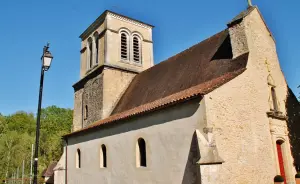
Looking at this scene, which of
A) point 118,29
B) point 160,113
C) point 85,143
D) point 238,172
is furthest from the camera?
point 118,29

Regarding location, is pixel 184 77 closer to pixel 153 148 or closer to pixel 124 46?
pixel 153 148

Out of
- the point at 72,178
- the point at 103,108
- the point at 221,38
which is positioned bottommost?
the point at 72,178

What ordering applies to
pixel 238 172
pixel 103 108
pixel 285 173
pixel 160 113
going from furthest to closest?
pixel 103 108, pixel 285 173, pixel 160 113, pixel 238 172

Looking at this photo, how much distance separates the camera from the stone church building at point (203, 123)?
9543 mm

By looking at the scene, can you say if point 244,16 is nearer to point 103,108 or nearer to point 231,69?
point 231,69

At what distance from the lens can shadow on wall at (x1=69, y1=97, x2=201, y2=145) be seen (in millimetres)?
9976

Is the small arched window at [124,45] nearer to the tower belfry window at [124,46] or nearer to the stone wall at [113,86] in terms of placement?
the tower belfry window at [124,46]

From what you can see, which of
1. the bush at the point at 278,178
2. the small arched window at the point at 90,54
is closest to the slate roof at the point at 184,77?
the bush at the point at 278,178

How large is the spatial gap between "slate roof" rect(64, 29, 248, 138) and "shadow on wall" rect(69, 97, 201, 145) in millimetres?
211

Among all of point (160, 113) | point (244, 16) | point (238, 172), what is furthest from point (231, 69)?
point (238, 172)

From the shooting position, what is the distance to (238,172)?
9539mm

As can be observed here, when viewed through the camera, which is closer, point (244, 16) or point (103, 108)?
point (244, 16)

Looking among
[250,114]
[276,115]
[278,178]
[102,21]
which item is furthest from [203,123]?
[102,21]

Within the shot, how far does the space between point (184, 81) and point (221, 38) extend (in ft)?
9.81
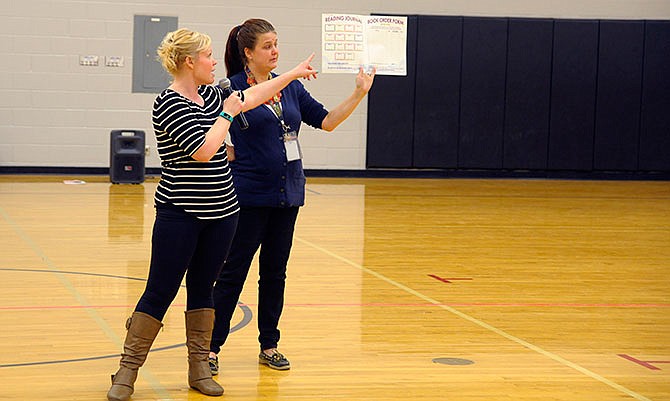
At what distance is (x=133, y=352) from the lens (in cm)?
405

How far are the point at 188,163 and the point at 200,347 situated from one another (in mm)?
760

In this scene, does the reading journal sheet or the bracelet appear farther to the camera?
the reading journal sheet

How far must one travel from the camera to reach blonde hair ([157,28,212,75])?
13.1 feet

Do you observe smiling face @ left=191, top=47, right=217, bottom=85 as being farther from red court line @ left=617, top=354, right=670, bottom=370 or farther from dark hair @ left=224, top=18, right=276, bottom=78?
red court line @ left=617, top=354, right=670, bottom=370

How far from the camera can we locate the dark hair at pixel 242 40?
4.39 m

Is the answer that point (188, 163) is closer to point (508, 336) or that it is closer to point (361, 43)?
point (361, 43)

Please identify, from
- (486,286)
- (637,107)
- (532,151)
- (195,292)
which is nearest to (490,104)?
(532,151)

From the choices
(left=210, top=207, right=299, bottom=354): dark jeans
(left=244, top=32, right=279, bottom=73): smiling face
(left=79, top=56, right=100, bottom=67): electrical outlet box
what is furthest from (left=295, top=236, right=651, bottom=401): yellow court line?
(left=79, top=56, right=100, bottom=67): electrical outlet box

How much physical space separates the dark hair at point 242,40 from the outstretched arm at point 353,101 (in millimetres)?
426

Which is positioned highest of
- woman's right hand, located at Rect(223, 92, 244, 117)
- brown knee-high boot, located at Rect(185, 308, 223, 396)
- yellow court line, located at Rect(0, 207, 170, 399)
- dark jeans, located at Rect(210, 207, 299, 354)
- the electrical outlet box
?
the electrical outlet box

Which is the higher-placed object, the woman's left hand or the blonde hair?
the blonde hair

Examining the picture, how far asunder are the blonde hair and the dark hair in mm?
390

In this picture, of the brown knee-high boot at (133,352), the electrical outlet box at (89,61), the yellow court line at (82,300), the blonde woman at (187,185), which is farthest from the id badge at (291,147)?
the electrical outlet box at (89,61)

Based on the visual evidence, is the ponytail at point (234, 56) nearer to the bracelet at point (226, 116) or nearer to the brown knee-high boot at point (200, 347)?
the bracelet at point (226, 116)
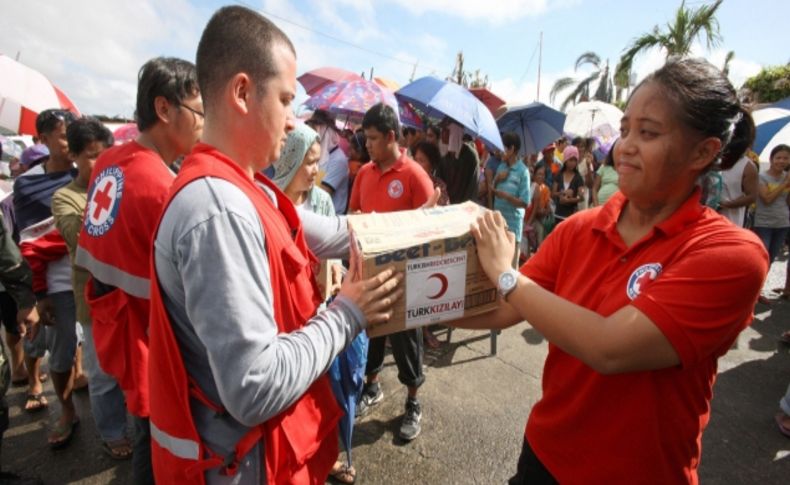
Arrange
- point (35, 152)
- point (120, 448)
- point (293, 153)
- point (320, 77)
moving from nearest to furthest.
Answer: point (293, 153) → point (120, 448) → point (35, 152) → point (320, 77)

## Task
Reproduce the material above in full and without alteration, but skip all pictures.

## Solution for this exercise
Looking at this scene, which of
A) point 118,29
B) point 160,113
C) point 85,143
D) point 238,172
is furthest from the camera?
point 118,29

Regarding location, is pixel 184 77 closer to pixel 153 148 or closer to pixel 124 46?
pixel 153 148

Out of
- the point at 72,178
- the point at 103,108
- the point at 221,38
which is positioned bottommost?
the point at 72,178

What ordering applies to
pixel 238 172
pixel 103 108
pixel 285 173
pixel 160 113
going from furthest to closest?
pixel 103 108, pixel 285 173, pixel 160 113, pixel 238 172

Looking at this photo, how much distance separates the camera from the stone church building at point (203, 123)?
9543 mm

By looking at the scene, can you say if point 244,16 is nearer to point 103,108 or nearer to point 231,69?
point 231,69

At what distance from the lens can shadow on wall at (x1=69, y1=97, x2=201, y2=145) be seen (in millimetres)?
9976

Is the small arched window at [124,45] nearer to the tower belfry window at [124,46] or nearer to the stone wall at [113,86] in terms of placement?
the tower belfry window at [124,46]

From what you can see, which of
1. the bush at the point at 278,178
2. the small arched window at the point at 90,54
is closest to the slate roof at the point at 184,77?
the bush at the point at 278,178

How large is the spatial gap between "slate roof" rect(64, 29, 248, 138) and "shadow on wall" rect(69, 97, 201, 145) in millimetres?
211

Among all of point (160, 113) | point (244, 16) | point (238, 172), what is furthest from point (231, 69)?
point (238, 172)

From the shooting position, what is the distance to (238,172)?
9539mm

As can be observed here, when viewed through the camera, which is closer, point (244, 16) or point (103, 108)?
point (244, 16)

Looking among
[250,114]
[276,115]
[278,178]
[102,21]
which item is furthest from [203,123]?
[102,21]

Within the shot, how far does the space between point (184, 81) and point (221, 38) extend (in ft)?
9.81
At what distance is (x=133, y=352) from the lens (in cm)?
405

How far are the point at 188,163 and the point at 200,347 situated from one another (in mm)?
760

In this scene, does the reading journal sheet or the bracelet appear farther to the camera?
the reading journal sheet

How far must one travel from the camera to reach blonde hair ([157,28,212,75])?
13.1 feet

Do you observe smiling face @ left=191, top=47, right=217, bottom=85 as being farther from red court line @ left=617, top=354, right=670, bottom=370 or farther from dark hair @ left=224, top=18, right=276, bottom=78?
red court line @ left=617, top=354, right=670, bottom=370

How far from the camera can we locate the dark hair at pixel 242 40?
4.39 m

Is the answer that point (188, 163) is closer to point (508, 336) or that it is closer to point (361, 43)?
point (361, 43)

Please identify, from
- (486,286)
- (637,107)
- (532,151)
- (195,292)
which is nearest to (490,104)?
(532,151)

From the choices
(left=210, top=207, right=299, bottom=354): dark jeans
(left=244, top=32, right=279, bottom=73): smiling face
(left=79, top=56, right=100, bottom=67): electrical outlet box
what is furthest from (left=295, top=236, right=651, bottom=401): yellow court line?
(left=79, top=56, right=100, bottom=67): electrical outlet box

How much physical space separates the dark hair at point 242,40 from the outstretched arm at point 353,101 (in millimetres)?
426

Which is positioned highest of
- woman's right hand, located at Rect(223, 92, 244, 117)
- brown knee-high boot, located at Rect(185, 308, 223, 396)
- yellow court line, located at Rect(0, 207, 170, 399)
- dark jeans, located at Rect(210, 207, 299, 354)
- the electrical outlet box
?
the electrical outlet box

Which is the higher-placed object, the woman's left hand or the blonde hair?
the blonde hair

Examining the picture, how far asunder are the blonde hair and the dark hair in mm?
390

In this picture, of the brown knee-high boot at (133,352), the electrical outlet box at (89,61), the yellow court line at (82,300), the blonde woman at (187,185), which is farthest from the id badge at (291,147)?
the electrical outlet box at (89,61)

Based on the visual evidence, is the ponytail at point (234, 56) nearer to the bracelet at point (226, 116) or nearer to the brown knee-high boot at point (200, 347)?
the bracelet at point (226, 116)
Arrange
- point (35, 152)
- point (120, 448)
- point (293, 153)
- point (320, 77)
moving from nearest to furthest.
Answer: point (293, 153) → point (120, 448) → point (35, 152) → point (320, 77)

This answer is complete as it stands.